* What you need to do *
(A) In the article about the Sheridan Annex, rewrite the paragraph beginning "The composition of the student body" as a short bulleted list that keeps its main facts.
(B) Continue the article about the Sheridan Annex, starting right after its last sentence.

[Provided passage Boundary: Start]

Hush-Hush School Experiment Mystery Explored

Mrs. Lawson was no pushover at the short-lived "Sheridan Annex," which burned down.

The downward-sloping lot at the corner of Prospect and Division streets was easy to overlook amid the mansions, schools and structures of Yale University and a low-slung apartment complex. A patch of out-of-season growth, perhaps a community garden, is the site’s only defining characteristic.

It was right there,” I gestured to my wife, Gina, as we pulled our rental car to the curb after ascending Prospect Street from Sachem Street and the assemblage of mansions and modern structures once accommodating the Yale School of Organization and Management (SOM). Forty years earlier, I had received a master’s degree in public and private management from SOM and departed my native New Haven for career opportunities in Baltimore and Detroit. Though a frequent Elm City visitor, I never sought out the Prospect and Division location – until last month.

The it” was a tired and creaky mansion hastily painted and dusted during the turbulent summer of 1967 in preparation for receiving perhaps 100 New Haven public school students for the September start of 8th grade.

Though it had no exterior signage, the building and school” were referred to as the Sheridan Annex.

Within a few months, a suspicious fire forced abandonment of the structure and to the likely embarrassment of idealistic New Haven Public School leaders, relocation to emergency classroom space in … Hamden. By June of 1968, the Sheridan Annex had disappeared, apparently a hush-hush failure of a one-and-done experiment.

After attracting national attention in the mid-1950s and early 1960s for its large, controversial, Yale-influenced efforts at urban renewal, New Haven turned to its public schools. In 1964, its Board of Education and superintendent of schools pushed a far-reaching and complex plan to desegregate its public schools. Following often fierce neighborhood pushback, the plan’s scope was dramatically reduced. According to Gillien Todd in School Desegregation and the Decline of Liberalism: New Haven, Connecticut in 1964,” the plan would now involve the pairing of two junior high schools, Bassett and Sheridan, that would collectively serve seventh and eighth graders from nine elementary schools in the Westville and Dixwell areas. Through busing Bassett children to Sheridan and Sheridan children to Bassett, the populations at both schools would be racially balanced. In 1963, Bassett’s student population was 90.2% Black and Sheridan’s was 83.7% white.

In September of 1966 I started 7th grade at Sheridan, walking just under a mile from our Chapel Street home to its Fountain Street location. Nearby Edgewood was my elementary school. Though 7th grade had been a mixed-bag experience – some excellent teachers along with periodic fistfights — I was upset when for 8th grade, my parents hastily decided to bus me to the Sheridan Annex. In addition to a 15-minute walk to a bus stop at the foot of Central Avenue and Fountain Street, I would travel an additional 20 minutes or so to this mysterious school. What were you thinking?” I never thought to ask that question of my parents while they were alive.

The composition of the student body had telltale signs of a laboratory research experiment. It appeared to be half Black and half white and half female and half male. About half were drawn from Westville and half from Dixwell. Initially, the experiment seemed designed to allow 13- and 14-year-old students to share school governance with its administrators. Except for the time spent in Mrs. Lawson’s math class, I either ran wild or ran scared.

[Provided passage Boundary: End]
[Data Boundary: Start]

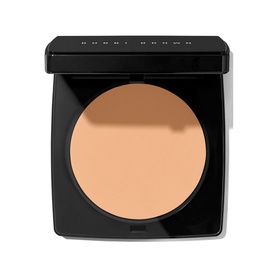 Sheer Finish Pressed Powder (Repack)
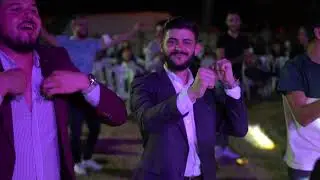 SELİN&BURAK DÜĞÜN KLİBİ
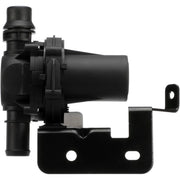 Gates Coolant Control Valve Assembly EHV135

[Data Boundary: End]

* Outputs by task *
(A)
- The student body showed signs of a laboratory research experiment.
- It appeared to be half Black and half white, and half female and half male.
- About half the students came from Westville and half from Dixwell.
- At first, the experiment seemed designed to let 13- and 14-year-olds share school governance with its administrators.
- Except in Mrs. Lawson's math class, the narrator either ran wild or ran scared.

(B)
Within the first couple of weeks, the mansion’s garage/carriage house was claimed by a group of students who declared it off limits for Westville students. Our social studies teacher introduced herself the first day as Miss Little and I don’t take any sassing back.” Well, a chorus of students – myself included – heaped all the sass we could on her until she left the classroom in tears. She never came back. There were no consequences for our actions or attempts at teachable moments.” The only useable space for outdoor recreational purposes was a small, uneven lot where two-handed touch football games often devolved into punching and group fights. Rainy days meant we could use an indoor basketball court at the nearby Yale Divinity School. The fists followed us there. An older looking, long-haired hippie student in black motorcycle boots from Westville who rarely spoke but, when necessary, flashed a card referencing his black-belt karate credentials was our unofficial protector.

Then came the fire, soon followed by an even longer bus ride to Ridge Road and the cinder block classrooms of Congregation Mishkan Israel. We had a new principal – or should I say warden – for the balance of the academic year.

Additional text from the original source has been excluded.